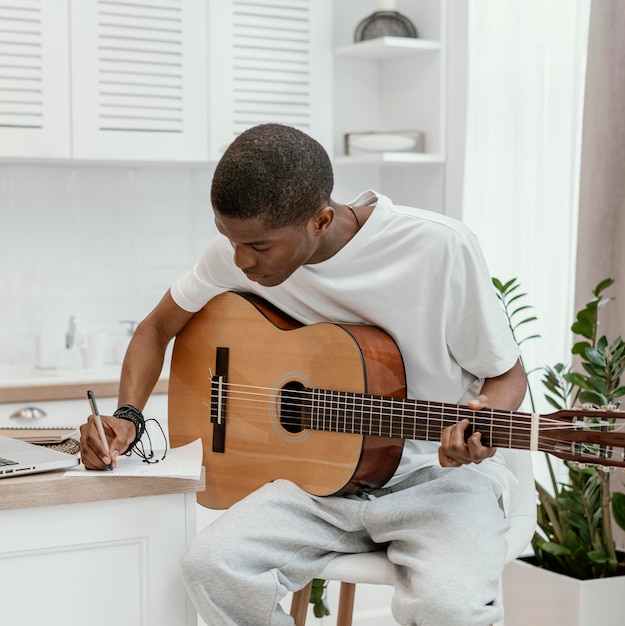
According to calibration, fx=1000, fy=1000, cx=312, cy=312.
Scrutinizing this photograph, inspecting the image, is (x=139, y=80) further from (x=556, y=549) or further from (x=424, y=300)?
(x=556, y=549)

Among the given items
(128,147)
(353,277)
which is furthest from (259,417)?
(128,147)

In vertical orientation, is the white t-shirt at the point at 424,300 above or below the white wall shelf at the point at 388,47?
below

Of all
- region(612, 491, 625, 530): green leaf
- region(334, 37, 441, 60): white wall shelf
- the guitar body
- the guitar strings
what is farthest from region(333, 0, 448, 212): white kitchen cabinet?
the guitar strings

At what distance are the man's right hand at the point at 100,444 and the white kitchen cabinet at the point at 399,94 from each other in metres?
1.77

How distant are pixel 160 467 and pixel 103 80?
5.60ft

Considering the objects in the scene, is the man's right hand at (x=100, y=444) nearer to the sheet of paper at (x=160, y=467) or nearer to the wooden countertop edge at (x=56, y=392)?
the sheet of paper at (x=160, y=467)

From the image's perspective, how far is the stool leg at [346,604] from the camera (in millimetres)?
2074

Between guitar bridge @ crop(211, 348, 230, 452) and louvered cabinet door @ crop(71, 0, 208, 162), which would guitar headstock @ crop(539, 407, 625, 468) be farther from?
louvered cabinet door @ crop(71, 0, 208, 162)

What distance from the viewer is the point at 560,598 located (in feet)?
7.98

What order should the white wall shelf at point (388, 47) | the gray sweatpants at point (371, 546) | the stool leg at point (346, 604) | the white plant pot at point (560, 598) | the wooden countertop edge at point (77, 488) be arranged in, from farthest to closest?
the white wall shelf at point (388, 47) < the white plant pot at point (560, 598) < the stool leg at point (346, 604) < the gray sweatpants at point (371, 546) < the wooden countertop edge at point (77, 488)

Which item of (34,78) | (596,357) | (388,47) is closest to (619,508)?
(596,357)

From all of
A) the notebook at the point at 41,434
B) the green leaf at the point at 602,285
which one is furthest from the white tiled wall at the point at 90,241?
the green leaf at the point at 602,285

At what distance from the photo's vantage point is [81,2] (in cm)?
292

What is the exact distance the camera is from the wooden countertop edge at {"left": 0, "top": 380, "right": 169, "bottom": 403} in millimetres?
Answer: 2730
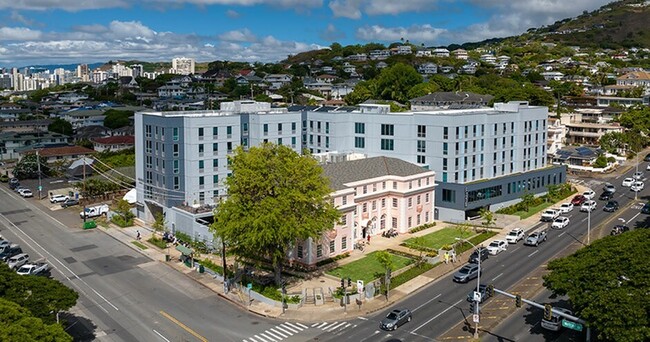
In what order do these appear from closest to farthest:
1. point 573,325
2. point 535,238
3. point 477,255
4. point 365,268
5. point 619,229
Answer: point 573,325 → point 365,268 → point 477,255 → point 535,238 → point 619,229

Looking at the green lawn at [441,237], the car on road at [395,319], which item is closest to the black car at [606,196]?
the green lawn at [441,237]

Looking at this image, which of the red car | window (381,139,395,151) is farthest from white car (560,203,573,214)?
window (381,139,395,151)

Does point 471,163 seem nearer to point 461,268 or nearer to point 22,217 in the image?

********

What the exercise asks: Copy the material above word for word, omitting the pictures.

Exercise solution:
According to calibration, fx=1000, fy=1000, cx=312, cy=312.
Scrutinizing this photograph, inspecting the image, is (x=139, y=80) further from (x=556, y=549) or further from (x=424, y=300)?
(x=556, y=549)

Among the given items
(128,147)
(353,277)
which is furthest from (259,417)?
(128,147)

In vertical orientation, is the white t-shirt at the point at 424,300 above or below the white wall shelf at the point at 388,47?
below

Of all
- region(612, 491, 625, 530): green leaf
- region(334, 37, 441, 60): white wall shelf
- the guitar body
- the guitar strings
what is farthest from region(333, 0, 448, 212): white kitchen cabinet?
the guitar strings

At what distance are the man's right hand at the point at 100,444 and the white kitchen cabinet at the point at 399,94 from each other in metres?
1.77

How distant are pixel 160 467 and pixel 103 80?
5.60ft

Considering the objects in the scene, is the man's right hand at (x=100, y=444) nearer to the sheet of paper at (x=160, y=467) or nearer to the wooden countertop edge at (x=56, y=392)?
the sheet of paper at (x=160, y=467)

From the image's perspective, how far is the stool leg at [346,604] from the camera (in millimetres)?
2074

Between guitar bridge @ crop(211, 348, 230, 452) and louvered cabinet door @ crop(71, 0, 208, 162), which would guitar headstock @ crop(539, 407, 625, 468) be farther from?
louvered cabinet door @ crop(71, 0, 208, 162)

What distance from the viewer is the point at 560,598 located (in feet)?
7.98

What order should the white wall shelf at point (388, 47) | the gray sweatpants at point (371, 546) | the stool leg at point (346, 604) | the white plant pot at point (560, 598) | the wooden countertop edge at point (77, 488) be arranged in, from farthest to closest?
the white wall shelf at point (388, 47) < the white plant pot at point (560, 598) < the stool leg at point (346, 604) < the gray sweatpants at point (371, 546) < the wooden countertop edge at point (77, 488)

Which item of (34,78) | (596,357) | (388,47) is closest to (619,508)?
(596,357)

From all of
A) the notebook at the point at 41,434
B) the green leaf at the point at 602,285
which one is furthest from the white tiled wall at the point at 90,241?
the green leaf at the point at 602,285

At what distance from the photo's vantage point is [81,2] (in cm)?
292

What is the exact distance the camera is from the wooden countertop edge at {"left": 0, "top": 380, "right": 169, "bottom": 403} in millimetres?
Answer: 2730
In what order do these appear from closest to farthest:
1. point 573,325
2. point 535,238
3. point 477,255
4. point 365,268
5. point 619,229
Answer: point 573,325 → point 365,268 → point 477,255 → point 535,238 → point 619,229

Looking at the green lawn at [441,237], the car on road at [395,319], which item is closest to the black car at [606,196]?
the green lawn at [441,237]

Looking at this image, which of the red car | window (381,139,395,151) is farthest from white car (560,203,573,214)?
window (381,139,395,151)

Does point 471,163 seem nearer to point 461,268 or nearer to point 22,217 in the image?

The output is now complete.